Когда вбегает собакой в дом изморозь, я от неё прячусь с головой под одеяло. Когда выглядываю, её, изморози, уже и след простыл – ох, ну и ловкая же. И почему же в избу-то так рвётся? Ради тепла, чего же ещё ради? Свора там, в сенях, изморозей этих – сколько их ни впускай, не иссякают. Бр-р-р.

Звякнув – нечаянно задела о косяк – пустым управочным ведром, входит в избу мама. Чтобы её увидеть, надо мне только отодвинуть пальцем занавеску, что я и делаю, и вижу маму: освещена она из кухни. Укутанная поверх телогрейки в шали – одна на голове, другая на поясе. В рукавицах-шубенках. Ведро ставит около буржуйки, чтобы обтаяло скорее. Раздевается. Значит – управилась. Ну, слава Богу.

Появляется за нею и отец. На того я и не смотрю, и так понятно, что не кто иной это, а он: и дверью громко хлопает, как будто в конюховке, и, обивая в избе уже, возле порога, валенки от снега, топает шумно – в шкафу посуда даже отзывается. «Уж никого не пощадит, кто если спит-то», – говорит про него мама. Это уж точно.

Молчат оба. С морозу сильно-то не разболтаешься. Когда уж губы отогреются, лицо отмякнет.

Отец скоро принимается брякать умывальником – ох уж и любит поплескаться. «Как селезень, – говорит про него мама. – Как тюлень ли». Пол-то весь ульёт на кухне, подтирай за ним потом другой кто. Я не подтираю. Сестра или мама.

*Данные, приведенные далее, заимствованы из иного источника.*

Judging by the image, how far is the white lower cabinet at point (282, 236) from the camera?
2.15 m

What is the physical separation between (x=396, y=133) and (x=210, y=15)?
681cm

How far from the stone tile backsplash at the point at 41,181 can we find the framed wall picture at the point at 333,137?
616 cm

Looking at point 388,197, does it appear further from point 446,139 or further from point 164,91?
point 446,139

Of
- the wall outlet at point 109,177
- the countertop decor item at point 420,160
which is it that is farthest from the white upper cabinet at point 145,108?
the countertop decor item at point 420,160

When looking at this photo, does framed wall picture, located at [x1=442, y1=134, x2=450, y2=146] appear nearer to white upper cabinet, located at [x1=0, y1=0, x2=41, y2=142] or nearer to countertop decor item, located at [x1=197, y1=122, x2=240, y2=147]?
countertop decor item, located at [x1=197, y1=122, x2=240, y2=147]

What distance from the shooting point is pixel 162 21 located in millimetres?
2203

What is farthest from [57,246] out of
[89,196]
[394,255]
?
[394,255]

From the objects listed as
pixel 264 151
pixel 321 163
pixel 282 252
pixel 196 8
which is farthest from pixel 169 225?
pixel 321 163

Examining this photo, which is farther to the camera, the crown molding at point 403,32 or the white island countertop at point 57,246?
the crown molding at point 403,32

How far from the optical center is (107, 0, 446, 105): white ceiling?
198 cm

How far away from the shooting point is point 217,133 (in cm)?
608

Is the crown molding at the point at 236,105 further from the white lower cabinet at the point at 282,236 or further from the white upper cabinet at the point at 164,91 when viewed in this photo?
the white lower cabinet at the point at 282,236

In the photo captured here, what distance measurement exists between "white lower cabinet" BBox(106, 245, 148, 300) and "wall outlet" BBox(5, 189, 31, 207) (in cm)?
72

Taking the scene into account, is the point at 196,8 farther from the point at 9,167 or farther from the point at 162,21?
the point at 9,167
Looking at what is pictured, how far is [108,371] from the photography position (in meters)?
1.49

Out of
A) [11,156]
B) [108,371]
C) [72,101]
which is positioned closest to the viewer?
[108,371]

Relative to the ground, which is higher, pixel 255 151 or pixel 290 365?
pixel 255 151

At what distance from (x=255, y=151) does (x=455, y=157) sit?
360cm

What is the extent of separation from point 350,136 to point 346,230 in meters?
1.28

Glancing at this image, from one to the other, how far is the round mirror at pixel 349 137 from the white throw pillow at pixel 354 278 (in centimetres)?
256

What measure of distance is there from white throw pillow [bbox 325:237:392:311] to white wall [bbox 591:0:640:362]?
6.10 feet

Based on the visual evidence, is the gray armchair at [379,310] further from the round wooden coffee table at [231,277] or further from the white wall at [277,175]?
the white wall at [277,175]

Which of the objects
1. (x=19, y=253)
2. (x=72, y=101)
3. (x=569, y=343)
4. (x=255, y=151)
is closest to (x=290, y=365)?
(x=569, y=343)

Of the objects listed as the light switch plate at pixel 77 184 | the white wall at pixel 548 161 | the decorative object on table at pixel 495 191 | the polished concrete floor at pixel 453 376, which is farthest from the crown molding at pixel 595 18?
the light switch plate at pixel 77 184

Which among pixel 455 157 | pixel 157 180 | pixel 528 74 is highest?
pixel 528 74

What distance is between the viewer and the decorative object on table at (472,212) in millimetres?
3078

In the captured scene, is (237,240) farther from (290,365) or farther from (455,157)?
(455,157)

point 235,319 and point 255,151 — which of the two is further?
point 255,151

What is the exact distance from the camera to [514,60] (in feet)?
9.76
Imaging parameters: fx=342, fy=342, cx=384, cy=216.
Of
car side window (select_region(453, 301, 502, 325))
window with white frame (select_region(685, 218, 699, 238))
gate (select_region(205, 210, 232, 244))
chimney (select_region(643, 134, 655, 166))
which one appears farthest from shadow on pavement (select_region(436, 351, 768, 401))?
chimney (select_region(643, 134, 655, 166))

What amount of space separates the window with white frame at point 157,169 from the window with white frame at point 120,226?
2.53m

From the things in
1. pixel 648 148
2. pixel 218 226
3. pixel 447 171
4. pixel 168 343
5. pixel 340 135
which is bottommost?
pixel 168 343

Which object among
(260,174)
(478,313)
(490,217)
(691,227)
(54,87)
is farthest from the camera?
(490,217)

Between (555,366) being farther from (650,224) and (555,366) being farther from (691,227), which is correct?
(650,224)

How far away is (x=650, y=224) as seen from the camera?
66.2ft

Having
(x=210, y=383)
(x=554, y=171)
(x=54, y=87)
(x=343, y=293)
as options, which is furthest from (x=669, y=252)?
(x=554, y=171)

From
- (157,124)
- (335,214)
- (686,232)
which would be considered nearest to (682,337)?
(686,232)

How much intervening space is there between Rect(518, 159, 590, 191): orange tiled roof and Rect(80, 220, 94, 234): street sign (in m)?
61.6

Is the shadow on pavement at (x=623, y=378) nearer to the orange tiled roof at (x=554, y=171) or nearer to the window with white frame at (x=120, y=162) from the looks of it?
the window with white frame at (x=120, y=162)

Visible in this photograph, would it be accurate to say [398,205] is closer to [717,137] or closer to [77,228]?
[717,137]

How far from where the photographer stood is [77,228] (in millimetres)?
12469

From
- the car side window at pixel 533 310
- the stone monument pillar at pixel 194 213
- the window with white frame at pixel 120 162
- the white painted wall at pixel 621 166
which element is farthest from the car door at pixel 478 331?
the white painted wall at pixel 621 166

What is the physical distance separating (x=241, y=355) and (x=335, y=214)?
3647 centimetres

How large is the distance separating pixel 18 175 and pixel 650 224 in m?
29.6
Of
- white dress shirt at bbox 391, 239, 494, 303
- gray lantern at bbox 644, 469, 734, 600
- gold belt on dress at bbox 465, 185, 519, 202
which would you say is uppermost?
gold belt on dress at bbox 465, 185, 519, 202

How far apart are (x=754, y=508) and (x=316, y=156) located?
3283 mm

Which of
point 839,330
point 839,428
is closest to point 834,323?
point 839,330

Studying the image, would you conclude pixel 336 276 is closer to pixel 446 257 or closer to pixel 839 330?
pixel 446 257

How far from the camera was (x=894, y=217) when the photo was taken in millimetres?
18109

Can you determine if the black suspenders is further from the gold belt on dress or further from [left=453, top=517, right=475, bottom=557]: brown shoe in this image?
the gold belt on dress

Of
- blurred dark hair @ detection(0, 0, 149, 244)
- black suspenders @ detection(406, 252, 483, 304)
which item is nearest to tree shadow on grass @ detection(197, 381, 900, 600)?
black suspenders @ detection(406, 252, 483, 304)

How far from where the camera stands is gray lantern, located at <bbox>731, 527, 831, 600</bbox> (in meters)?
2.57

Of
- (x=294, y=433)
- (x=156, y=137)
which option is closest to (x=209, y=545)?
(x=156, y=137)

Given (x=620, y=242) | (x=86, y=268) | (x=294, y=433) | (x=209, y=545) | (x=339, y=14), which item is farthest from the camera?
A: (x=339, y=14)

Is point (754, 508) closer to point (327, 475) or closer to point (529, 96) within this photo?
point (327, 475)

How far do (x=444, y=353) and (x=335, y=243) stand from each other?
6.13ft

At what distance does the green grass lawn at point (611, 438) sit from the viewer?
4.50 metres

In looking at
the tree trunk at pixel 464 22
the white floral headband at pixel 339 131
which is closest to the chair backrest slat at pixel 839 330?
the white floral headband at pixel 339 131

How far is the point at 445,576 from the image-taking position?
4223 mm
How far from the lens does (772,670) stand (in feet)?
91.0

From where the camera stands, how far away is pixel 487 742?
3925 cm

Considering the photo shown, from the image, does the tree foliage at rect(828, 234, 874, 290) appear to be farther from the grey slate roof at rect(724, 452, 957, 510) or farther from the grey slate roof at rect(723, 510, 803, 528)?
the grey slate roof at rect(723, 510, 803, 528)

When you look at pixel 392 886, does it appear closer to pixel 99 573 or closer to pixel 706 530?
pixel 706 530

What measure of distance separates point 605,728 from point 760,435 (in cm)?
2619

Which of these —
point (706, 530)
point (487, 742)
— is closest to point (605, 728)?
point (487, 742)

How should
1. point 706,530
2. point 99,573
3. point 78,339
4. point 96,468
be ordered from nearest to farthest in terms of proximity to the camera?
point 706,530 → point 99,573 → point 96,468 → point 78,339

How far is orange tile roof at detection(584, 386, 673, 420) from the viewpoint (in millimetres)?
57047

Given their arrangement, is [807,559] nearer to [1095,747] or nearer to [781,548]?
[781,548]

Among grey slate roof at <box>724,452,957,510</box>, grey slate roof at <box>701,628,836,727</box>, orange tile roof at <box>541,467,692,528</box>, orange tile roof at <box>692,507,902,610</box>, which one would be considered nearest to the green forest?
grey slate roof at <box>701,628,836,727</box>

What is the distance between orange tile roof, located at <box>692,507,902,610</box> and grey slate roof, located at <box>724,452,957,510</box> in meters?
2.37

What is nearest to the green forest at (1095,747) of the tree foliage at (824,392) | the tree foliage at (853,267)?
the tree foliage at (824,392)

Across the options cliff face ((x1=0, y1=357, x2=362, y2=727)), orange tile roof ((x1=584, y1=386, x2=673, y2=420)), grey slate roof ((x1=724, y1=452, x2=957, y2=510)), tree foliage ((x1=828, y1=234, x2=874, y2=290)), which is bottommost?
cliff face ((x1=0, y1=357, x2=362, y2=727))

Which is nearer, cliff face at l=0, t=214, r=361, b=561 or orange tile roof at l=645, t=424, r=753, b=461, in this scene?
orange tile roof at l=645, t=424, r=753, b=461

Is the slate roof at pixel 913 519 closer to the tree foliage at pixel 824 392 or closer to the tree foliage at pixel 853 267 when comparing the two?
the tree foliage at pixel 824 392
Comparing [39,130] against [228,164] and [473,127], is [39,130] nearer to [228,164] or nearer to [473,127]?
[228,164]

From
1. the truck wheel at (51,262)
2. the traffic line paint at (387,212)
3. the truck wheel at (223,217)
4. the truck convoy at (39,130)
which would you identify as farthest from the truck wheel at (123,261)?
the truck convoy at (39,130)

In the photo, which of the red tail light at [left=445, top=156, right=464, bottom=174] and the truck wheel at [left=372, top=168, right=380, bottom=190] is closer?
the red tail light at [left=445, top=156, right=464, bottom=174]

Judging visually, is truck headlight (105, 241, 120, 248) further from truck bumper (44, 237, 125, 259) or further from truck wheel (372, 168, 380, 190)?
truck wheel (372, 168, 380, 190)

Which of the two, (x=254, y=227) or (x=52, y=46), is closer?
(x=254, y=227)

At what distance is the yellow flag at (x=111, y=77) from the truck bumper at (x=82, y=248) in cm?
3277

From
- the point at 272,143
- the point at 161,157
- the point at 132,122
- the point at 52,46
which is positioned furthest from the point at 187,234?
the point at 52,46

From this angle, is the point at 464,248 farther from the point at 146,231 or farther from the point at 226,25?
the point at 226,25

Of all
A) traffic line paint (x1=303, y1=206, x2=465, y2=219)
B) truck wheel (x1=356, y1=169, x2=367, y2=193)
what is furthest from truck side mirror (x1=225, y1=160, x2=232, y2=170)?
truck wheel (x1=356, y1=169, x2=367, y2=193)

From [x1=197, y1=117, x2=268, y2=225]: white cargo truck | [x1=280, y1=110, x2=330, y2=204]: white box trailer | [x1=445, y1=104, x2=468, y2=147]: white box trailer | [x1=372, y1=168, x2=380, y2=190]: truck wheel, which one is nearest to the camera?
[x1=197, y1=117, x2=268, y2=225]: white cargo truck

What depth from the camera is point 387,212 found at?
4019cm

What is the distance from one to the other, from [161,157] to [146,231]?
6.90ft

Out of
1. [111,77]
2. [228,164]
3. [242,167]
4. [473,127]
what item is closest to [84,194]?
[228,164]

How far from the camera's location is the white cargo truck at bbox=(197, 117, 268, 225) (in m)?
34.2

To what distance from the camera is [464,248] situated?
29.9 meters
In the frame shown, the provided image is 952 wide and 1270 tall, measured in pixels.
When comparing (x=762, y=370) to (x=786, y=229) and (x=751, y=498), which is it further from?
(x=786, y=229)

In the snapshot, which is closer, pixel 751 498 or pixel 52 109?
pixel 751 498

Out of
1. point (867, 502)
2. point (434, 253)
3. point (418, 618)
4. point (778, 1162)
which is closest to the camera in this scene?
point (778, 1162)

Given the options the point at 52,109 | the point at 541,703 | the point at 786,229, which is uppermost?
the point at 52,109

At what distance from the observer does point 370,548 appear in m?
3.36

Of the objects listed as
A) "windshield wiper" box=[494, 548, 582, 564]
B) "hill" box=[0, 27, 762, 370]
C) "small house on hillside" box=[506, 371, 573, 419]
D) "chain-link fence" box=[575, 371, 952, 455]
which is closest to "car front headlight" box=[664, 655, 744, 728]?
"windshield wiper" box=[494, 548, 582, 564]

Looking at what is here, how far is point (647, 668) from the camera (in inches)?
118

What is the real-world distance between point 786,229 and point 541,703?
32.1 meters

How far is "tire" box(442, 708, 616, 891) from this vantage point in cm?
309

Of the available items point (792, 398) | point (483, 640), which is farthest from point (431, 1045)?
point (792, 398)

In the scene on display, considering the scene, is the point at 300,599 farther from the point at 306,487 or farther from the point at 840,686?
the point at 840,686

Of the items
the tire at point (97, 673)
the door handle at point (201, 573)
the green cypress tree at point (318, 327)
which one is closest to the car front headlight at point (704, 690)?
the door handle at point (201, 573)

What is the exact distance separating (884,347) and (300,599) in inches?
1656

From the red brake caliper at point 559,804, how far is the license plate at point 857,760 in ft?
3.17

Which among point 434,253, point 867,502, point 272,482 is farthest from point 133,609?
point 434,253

Я и умываться не терплю. Зимой – особенно. Отправят, пойду, потыркаю вхолостую языком рукомойника. Второй раз отправят – смочу лицо ладонью. Отвяжутся. «Грязь, смотри, только размазал… А его и не отмоешь, – говорит про меня отец, словно отчаявшись. – Кирпичом чистить надо. Или пемзой. И в кого такой он чёрный-то?… Как голенище», – плечами ещё пожмёт, будто и впрямь разведать хочет. Не меня же спрашивать, в кого я. Сам в себя, в кого ж ещё-то! «В Амельяна Пугачёва. Но, в таво, поди, в прадедушку. Чё уж чё, насеменил-то тот обширно… Точь такой же, закоптелый… А подвижный был, помню, как шоршень. Ты яво ждёшь тут, а он, зараза, слышишь, под Урюпинском. И всё при бабе, всё при разной. Менял их, зверь, как я заряд в трубке. Не в Амельяна, дак в Берию. Тот вроде тоже был, как сообшают, смуглый», – меня же обсуждая, говорит Иван Захарович Чеславлев, дедушка Рыжего. Но тот-то старый, из ума выжил, чудом что-то ещё помнит. «Весь умишко, пень гнилой, через нос с махорочными крошками высморкал», – говорит про него жена его, Марфа Измайловна. Оно и верно.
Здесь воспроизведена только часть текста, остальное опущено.